Graças ao projeto “ViViMuro”, financiado pelo PNRR Cultura, arqueologia, inteligência artificial e inclusão social caminham juntas. Entre as iniciativas, destaca-se um café gerido por pessoas com deficiência, já muito apreciado.
Do Museu Medieval e Messápico ao sítio arqueológico, onde vieram à luz mais de 600 metros de muralhas messápicas, túmulos monumentais e uma descoberta destinada a reescrever a história: um arco que antecederia à invenção tradicionalmente atribuída aos etruscos. Até junho de 2026, experiências imersivas e hologramas tornarão a visita ainda mais envolvente.
Lu Cute: o azeite como identidade
Em Carpignano Salentino, a Azienda Agricola Lu Cute representa a cultura do azeite como patrimônio identitário. A família Palano acompanha todo o ciclo produtivo — da colheita manual das azeitonas ao processamento no lagar próprio — dando origem a um azeite refinado, que concentra o sabor, a história e a alma do Salento.
O Salento no inverno não se atravessa: se vive!

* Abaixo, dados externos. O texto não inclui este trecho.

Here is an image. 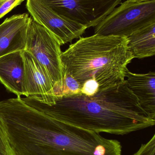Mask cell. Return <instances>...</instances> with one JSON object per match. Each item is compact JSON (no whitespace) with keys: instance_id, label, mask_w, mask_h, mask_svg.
I'll use <instances>...</instances> for the list:
<instances>
[{"instance_id":"obj_2","label":"cell","mask_w":155,"mask_h":155,"mask_svg":"<svg viewBox=\"0 0 155 155\" xmlns=\"http://www.w3.org/2000/svg\"><path fill=\"white\" fill-rule=\"evenodd\" d=\"M127 37L94 34L80 37L62 52L63 75L80 84L94 79L99 90L123 83L127 66L134 59L127 47Z\"/></svg>"},{"instance_id":"obj_12","label":"cell","mask_w":155,"mask_h":155,"mask_svg":"<svg viewBox=\"0 0 155 155\" xmlns=\"http://www.w3.org/2000/svg\"><path fill=\"white\" fill-rule=\"evenodd\" d=\"M81 88L80 84L72 76L69 74H64L62 87L58 97L82 93Z\"/></svg>"},{"instance_id":"obj_15","label":"cell","mask_w":155,"mask_h":155,"mask_svg":"<svg viewBox=\"0 0 155 155\" xmlns=\"http://www.w3.org/2000/svg\"><path fill=\"white\" fill-rule=\"evenodd\" d=\"M99 84L94 79L86 81L81 88V93L88 96L93 95L99 91Z\"/></svg>"},{"instance_id":"obj_5","label":"cell","mask_w":155,"mask_h":155,"mask_svg":"<svg viewBox=\"0 0 155 155\" xmlns=\"http://www.w3.org/2000/svg\"><path fill=\"white\" fill-rule=\"evenodd\" d=\"M63 17L88 28L95 27L123 0H40Z\"/></svg>"},{"instance_id":"obj_10","label":"cell","mask_w":155,"mask_h":155,"mask_svg":"<svg viewBox=\"0 0 155 155\" xmlns=\"http://www.w3.org/2000/svg\"><path fill=\"white\" fill-rule=\"evenodd\" d=\"M126 80L129 89L143 110L155 118V73L135 74L127 69Z\"/></svg>"},{"instance_id":"obj_11","label":"cell","mask_w":155,"mask_h":155,"mask_svg":"<svg viewBox=\"0 0 155 155\" xmlns=\"http://www.w3.org/2000/svg\"><path fill=\"white\" fill-rule=\"evenodd\" d=\"M127 47L134 58L143 59L155 54V23L133 33L127 37Z\"/></svg>"},{"instance_id":"obj_7","label":"cell","mask_w":155,"mask_h":155,"mask_svg":"<svg viewBox=\"0 0 155 155\" xmlns=\"http://www.w3.org/2000/svg\"><path fill=\"white\" fill-rule=\"evenodd\" d=\"M23 54L26 97L48 105L54 104L57 97L53 84L48 74L29 52L25 50Z\"/></svg>"},{"instance_id":"obj_9","label":"cell","mask_w":155,"mask_h":155,"mask_svg":"<svg viewBox=\"0 0 155 155\" xmlns=\"http://www.w3.org/2000/svg\"><path fill=\"white\" fill-rule=\"evenodd\" d=\"M23 51H16L0 57V82L17 97L27 96Z\"/></svg>"},{"instance_id":"obj_1","label":"cell","mask_w":155,"mask_h":155,"mask_svg":"<svg viewBox=\"0 0 155 155\" xmlns=\"http://www.w3.org/2000/svg\"><path fill=\"white\" fill-rule=\"evenodd\" d=\"M22 99L58 121L98 134L123 135L155 124V118L141 107L126 80L91 96L80 93L58 97L52 105L30 97Z\"/></svg>"},{"instance_id":"obj_14","label":"cell","mask_w":155,"mask_h":155,"mask_svg":"<svg viewBox=\"0 0 155 155\" xmlns=\"http://www.w3.org/2000/svg\"><path fill=\"white\" fill-rule=\"evenodd\" d=\"M25 0H0V19Z\"/></svg>"},{"instance_id":"obj_3","label":"cell","mask_w":155,"mask_h":155,"mask_svg":"<svg viewBox=\"0 0 155 155\" xmlns=\"http://www.w3.org/2000/svg\"><path fill=\"white\" fill-rule=\"evenodd\" d=\"M155 23V0L120 4L95 27L94 34L127 37L133 33Z\"/></svg>"},{"instance_id":"obj_13","label":"cell","mask_w":155,"mask_h":155,"mask_svg":"<svg viewBox=\"0 0 155 155\" xmlns=\"http://www.w3.org/2000/svg\"><path fill=\"white\" fill-rule=\"evenodd\" d=\"M0 155H15L8 137L0 124Z\"/></svg>"},{"instance_id":"obj_4","label":"cell","mask_w":155,"mask_h":155,"mask_svg":"<svg viewBox=\"0 0 155 155\" xmlns=\"http://www.w3.org/2000/svg\"><path fill=\"white\" fill-rule=\"evenodd\" d=\"M60 42L45 28L32 20L27 30L25 51L44 68L52 80L56 97L63 81Z\"/></svg>"},{"instance_id":"obj_16","label":"cell","mask_w":155,"mask_h":155,"mask_svg":"<svg viewBox=\"0 0 155 155\" xmlns=\"http://www.w3.org/2000/svg\"><path fill=\"white\" fill-rule=\"evenodd\" d=\"M133 155H155V134L147 143L142 144L139 150Z\"/></svg>"},{"instance_id":"obj_6","label":"cell","mask_w":155,"mask_h":155,"mask_svg":"<svg viewBox=\"0 0 155 155\" xmlns=\"http://www.w3.org/2000/svg\"><path fill=\"white\" fill-rule=\"evenodd\" d=\"M26 6L33 20L49 31L62 45L80 38L87 29L57 14L40 0H27Z\"/></svg>"},{"instance_id":"obj_17","label":"cell","mask_w":155,"mask_h":155,"mask_svg":"<svg viewBox=\"0 0 155 155\" xmlns=\"http://www.w3.org/2000/svg\"><path fill=\"white\" fill-rule=\"evenodd\" d=\"M133 2H150V1H154V0H131Z\"/></svg>"},{"instance_id":"obj_8","label":"cell","mask_w":155,"mask_h":155,"mask_svg":"<svg viewBox=\"0 0 155 155\" xmlns=\"http://www.w3.org/2000/svg\"><path fill=\"white\" fill-rule=\"evenodd\" d=\"M32 20L27 13L14 15L0 24V57L25 50L27 30Z\"/></svg>"}]
</instances>
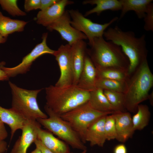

Entre fogo, pedra, oliveiras e comunidades, é uma terra que convida a desacelerar, ouvir e redescobrir o sentido mais profundo da viagem.
- Michela Secci é jornalista italiana, correspondente na França, ex-presidente e membro da APE – “Association de la Presse Étrangère” / Associação da Imprensa Estrangeira, em Paris.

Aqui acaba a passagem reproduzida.